Я прожил в этой семье всего два месяца и должен был ее покинуть. Бледная и смиренная Саша грустила, что я уезжаю, и с своей тихой улыбкой как бы про себя говорила: «Как это я буду без барина?.. Право, я привыкла…»
Месяц спустя я зашел к хозяйке справиться об одной забытой мною вещи. Я зашел потому, что не получил ответа на мое городское письмо и думал, что оно не дошло. Вещь отыскалась, а молчание хозяйки было объяснено ее хлопотами по случаю… Сашиной смерти. Саша умерла от родов в одни сутки, в больнице при полицейском участке. Она разрешилась от бремени двумя мертвыми близнецами.
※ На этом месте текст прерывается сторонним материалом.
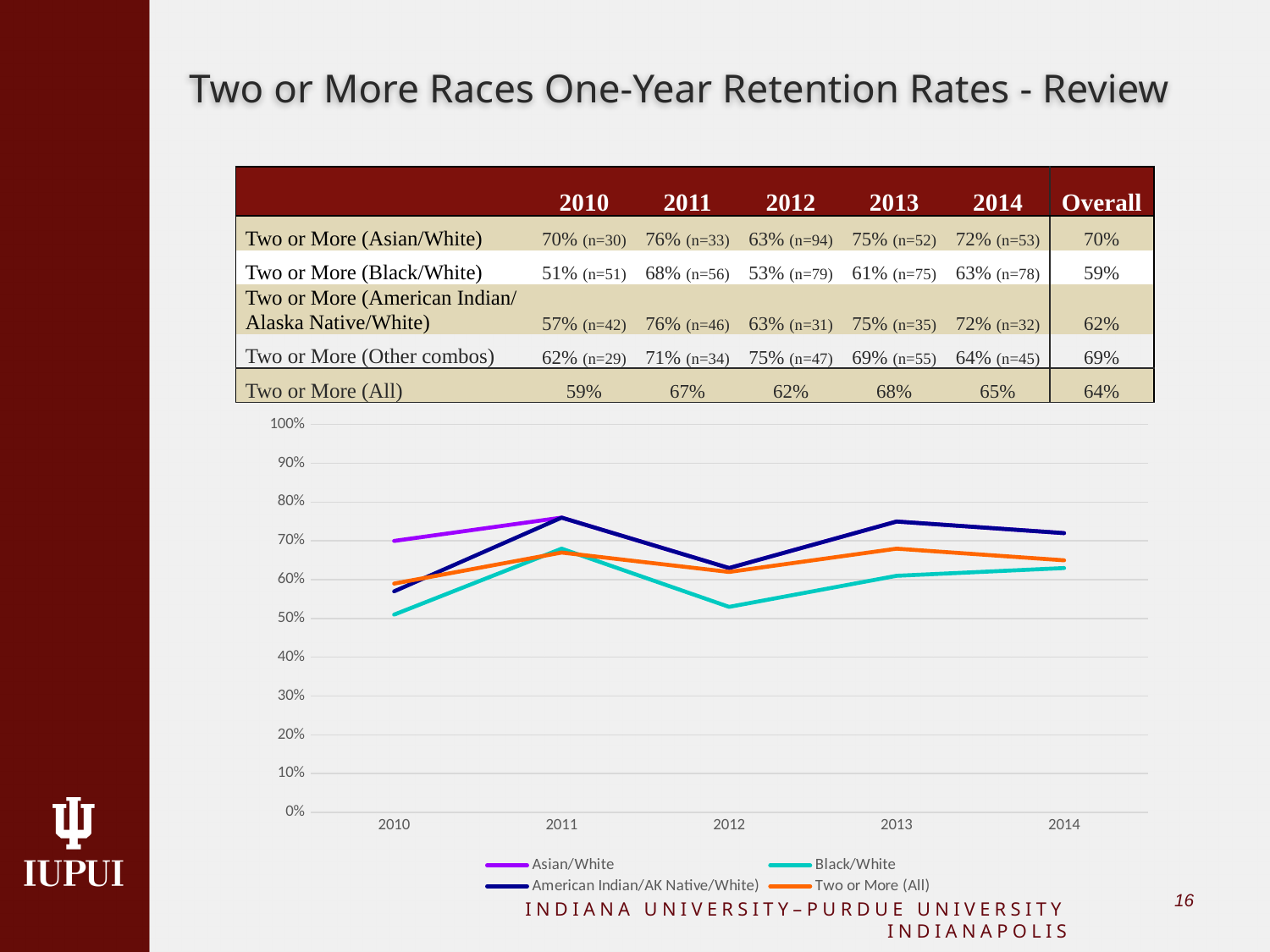
In which year is the Black/White retention rate lowest? 2010 How many years are plotted along the x axis of the chart? 5 What is the difference between the Asian/White and Black/White retention rates in 2010? 19% What is the Overall retention rate for Two or More (Asian/White)? 70% Does the Black/White retention rate rise or fall from 2012 to 2014? rise Which series has the lowest retention rate in 2010? Black/White Is the Black/White retention rate in 2012 greater or less than 60%? less What is the one-year retention rate for Two or More (All) in 2013? 68% Which is larger in 2012, the Two or More (All) rate or the Black/White rate? Two or More (All) What is the one-year retention rate for Two or More (Black/White) in 2012? 53% How many series does the chart legend list? 4 What kind of chart is shown on the slide? line chart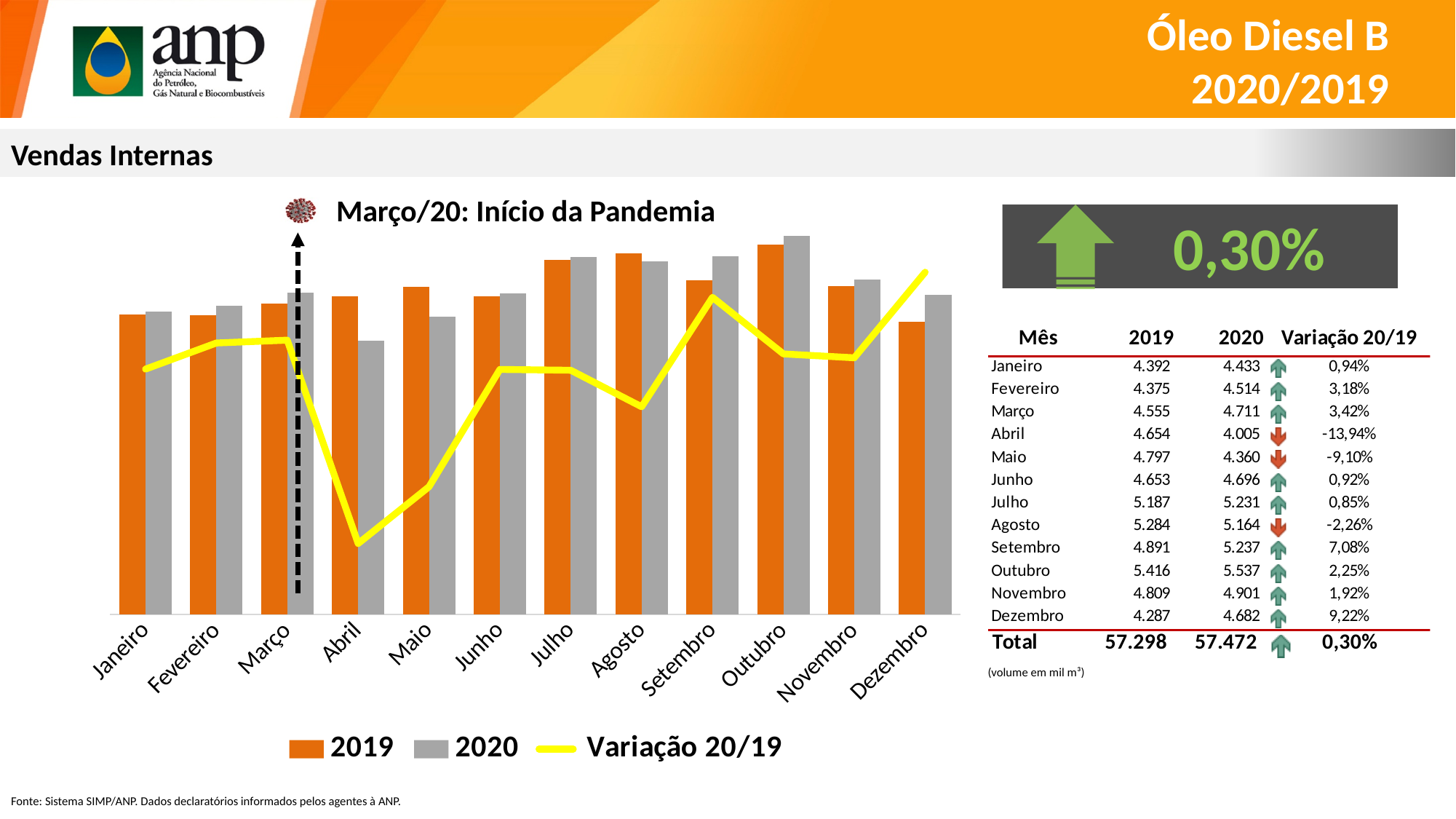
Which is larger for Maio, the 2019 bar or the 2020 bar? 2019 Which month has the lowest Variação 20/19? Abril Which month has the highest 2020 value? Outubro Does the Variação 20/19 line rise or fall from Março to Abril? Fall What was the 2019 value for Outubro? 5.416 What was the 2020 value for Abril? 4.005 What is the difference between the 2020 and 2019 values for Dezembro? 395 What kind of chart is shown on the slide? Combined bar and line chart How many months are shown on the x axis of the chart? 12 What is the Variação 20/19 for Setembro? 7,08% What event is annotated at Março on the chart? Março/20: Início da Pandemia How many series does the chart legend list? 3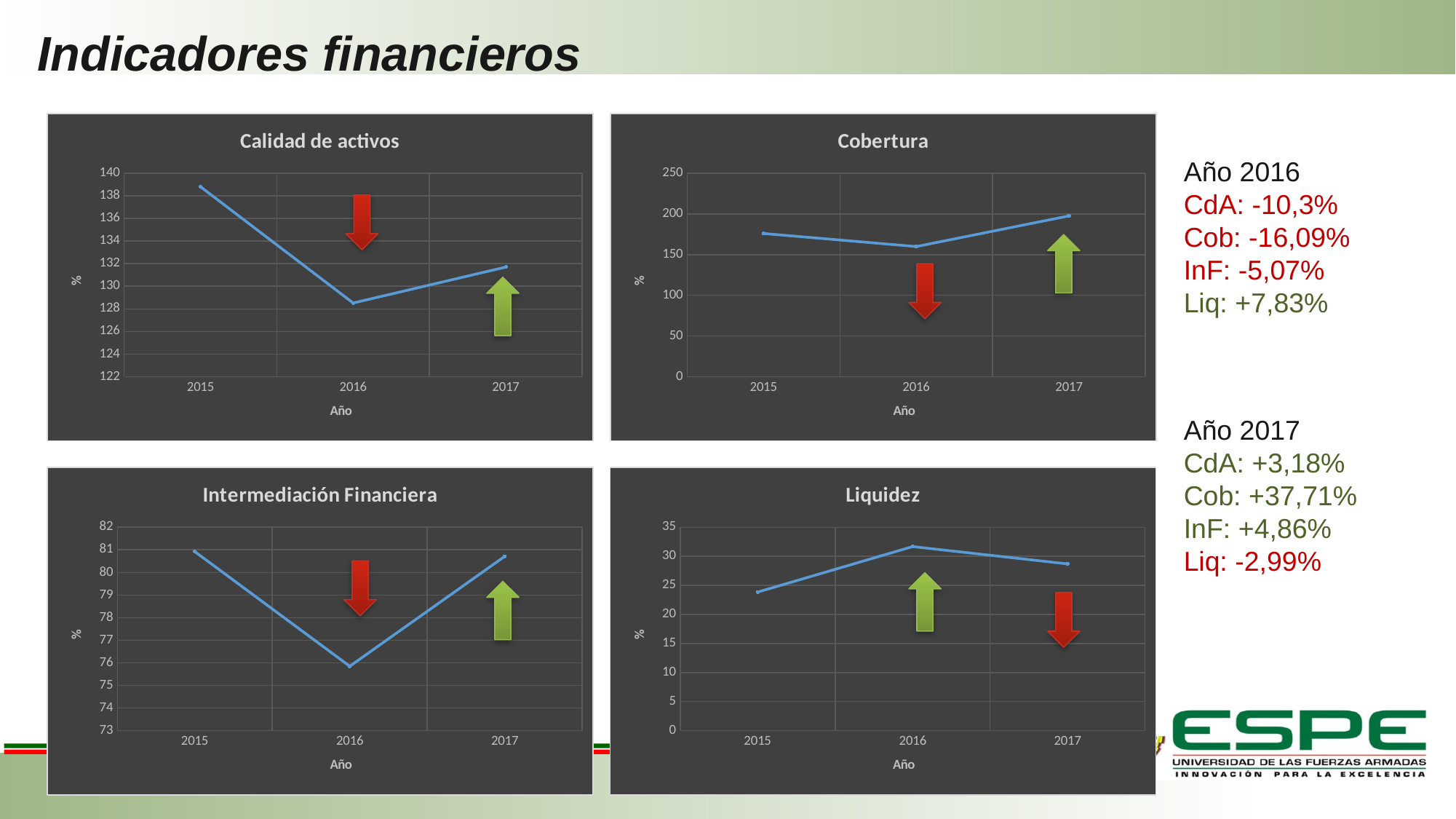
In the 'Intermediación Financiera' chart, which year has the lowest value? 2016 In the 'Cobertura' chart, is the value for 2017 greater or less than 150? greater In the 'Calidad de activos' chart, is the value for 2016 greater or less than 130? less In the 'Calidad de activos' chart, which year has the lowest value? 2016 In the 'Liquidez' chart, which year has the highest value? 2016 In the 'Cobertura' chart, which is larger, the value for 2015 or the value for 2016? 2015 In the 'Calidad de activos' chart, which year has the highest value? 2015 In the 'Liquidez' chart, how many years are plotted on the x axis? 3 In the 'Intermediación Financiera' chart, is the value for 2016 greater or less than 77? less In the 'Liquidez' chart, does the value rise or fall from 2016 to 2017? fall In the 'Cobertura' chart, which year has the highest value? 2017 What kind of chart is the 'Calidad de activos' chart? line chart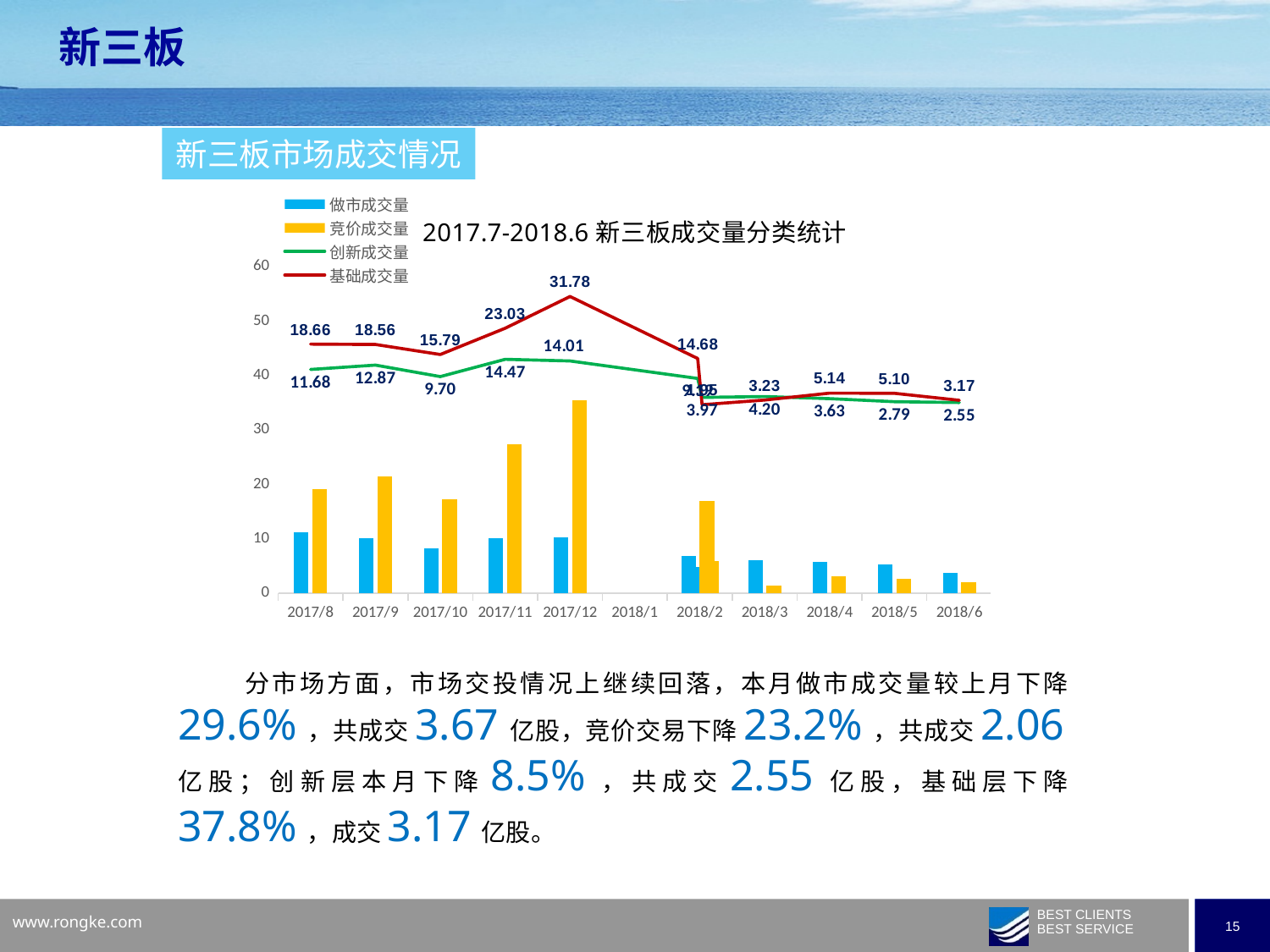
In which month does 基础成交量 reach its highest value? 2017/12 What is the difference between 基础成交量 in 2017/12 and in 2017/11? 8.75 Is the 竞价成交量 bar for 2017/12 greater or less than 30? greater How many categories are shown on the x axis of the chart? 11 What is the value of 创新成交量 for 2017/11? 14.47 How many series does the chart legend list? 4 What kind of chart is shown on the slide? A combined bar and line chart What is the value of 基础成交量 for 2018/6? 3.17 For 2017/8, which is larger: 基础成交量 or 创新成交量? 基础成交量 In which month does 创新成交量 have its lowest labelled value? 2018/6 What is the title of the chart? 2017.7-2018.6 新三板成交量分类统计 What is the value of 基础成交量 for 2017/12? 31.78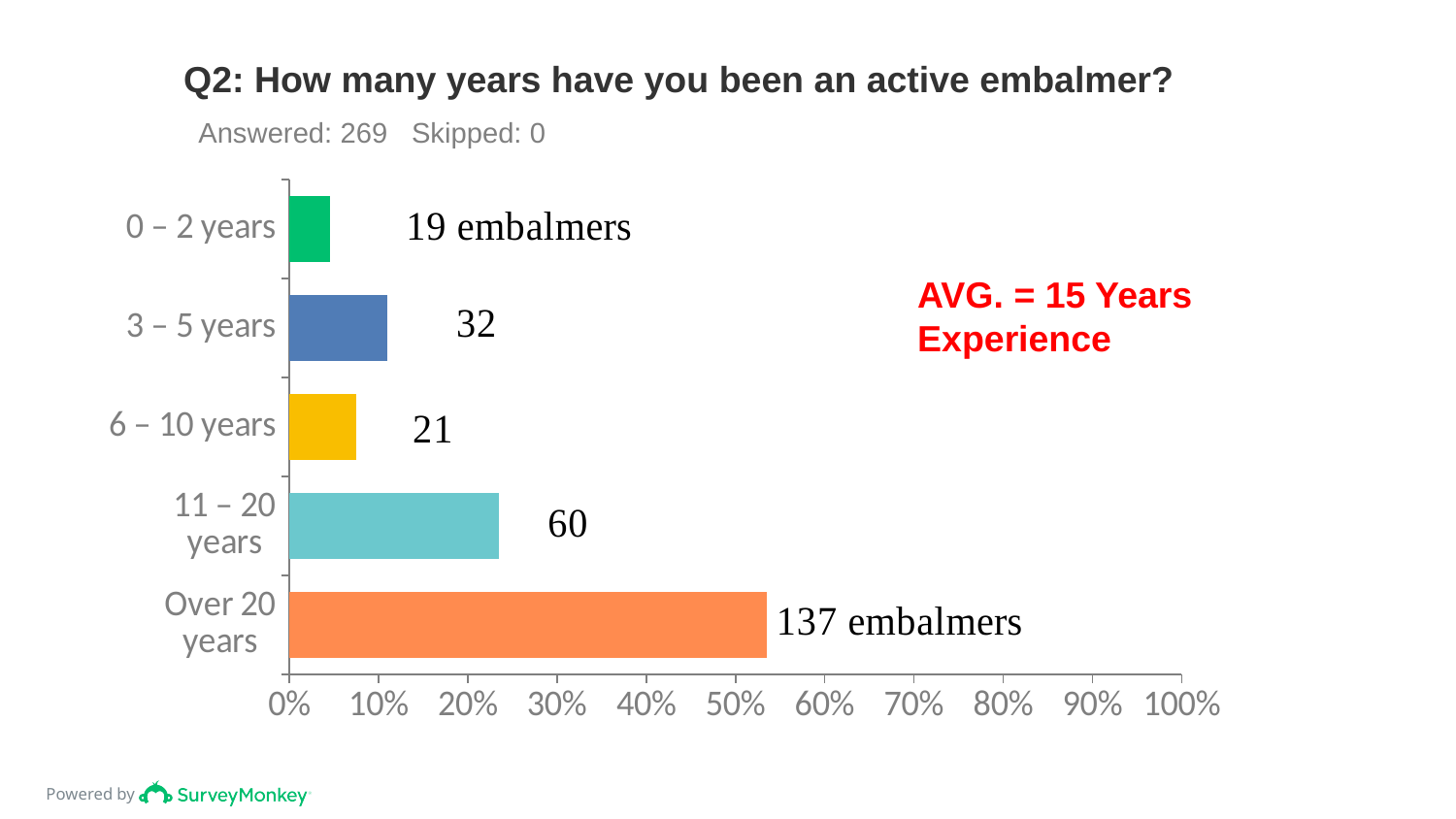
Which experience category has the highest number of embalmers? Over 20 years How many embalmers reported over 20 years of experience? 137 embalmers Which category has more embalmers, 3 – 5 years or 6 – 10 years? 3 – 5 years What is the difference between the number of embalmers with over 20 years and those with 11 – 20 years of experience? 77 What is the number shown for the 11 – 20 years category? 60 Is the percentage for the Over 20 years bar greater or less than 40%? greater What type of chart is shown on the slide? Bar chart What is the number shown for the 3 – 5 years category? 32 How many embalmers reported 0 – 2 years of experience? 19 embalmers Which experience category has the lowest number of embalmers? 0 – 2 years How many experience categories are shown in the chart? 5 Is the percentage for the 0 – 2 years bar greater or less than 10%? less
Почти немедленно после родов она впала в беспамятство. «Я о ней так тревожилась, так горевала! – объясняла мне моя добрая хозяйка. – И никогда я не думала, что она может быть такою хорошенькою, какою она лежала в гробу… Прелесть!.. И как она любила этого городового, с которым жила последние годы! Я его заставила справить ей хорошие похороны, и он ничего, – не воспротивился… У нее теперь очень чистенькая могилка на Смоленском кладбище… Но я никак еще не могу прийти в себя. Особенно страшно бывает, когда позабуду о ее смерти да потом вспомню: а Саша? Неужели она умерла?»…
Она умерла, и я почему-то считаю ее в числе близких мне покойников.